Jay Stuckey (b. 1968, Washington, D.C.) lives and works in Los Angeles. Stuckey received his MFA from the School of the Art Institute Chicago, and BFA from Brown University. He has exhibited internationally at venues including The Cedars, Texas; Abel Raum für Neue Kunst, Berlin; Institut Franco-American, Rennes; Eric Firestone Gallery, New York; Palmetto Center for the Arts, San Antonio; Minnesota Street Project, San Francisco; Deutscher Kunstlerbund, Berlin; Blank Projects, Cape Town; Goethe Institute, Johannesburg; Green Papaya Art Projects, Manila; Pøst Gallery, LA, 16:1 Gallery, Santa Monica and Axis Gallery
Philip Vaughan
Philip Vaughan was brought up in France the son of English parents and went to boarding school in England at the age of 9. There he met Gordon Taylor, an extraordinary art teacher and modernist, his first mentor at Brighton College who started him on a lifelong love of architecture and painting and sculpture. Philip studied architecture at Cambridge and then transferred to art school graduating from Chelsea School of Art. While doing graduate research at Northumberland Polytechnic art school, Philip Vaughan completed his first large public kinetic sculpture, the Neon Tower erected on the Hayward Gallery in 1972 on London’s South Bank Art Centre.

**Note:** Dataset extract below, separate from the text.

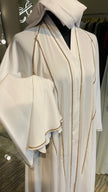 White Luxurious Silky Zoom Abaya with Gold Stone Lining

He worked for some years teaching at the City of London University while he experimented with inflatables and kinetics. While he was there he built a 42ft ocean-going sailing boat in Rotherhithe, in east London. In 1979 he sailed that boat across the Atlantic. Shortly after landing in Florida he started working for Walt Disney Imagineering designing animatronic dinosaurs, rides and sets for theme parks. Philip lives in Altadena, Los Angeles, working on sculpture, drawings, paintings and public art commissions. He continues to plan and build public sculptures, using light and other media. Most recently he has been working a lot in gardens and using natural materials like bamboo.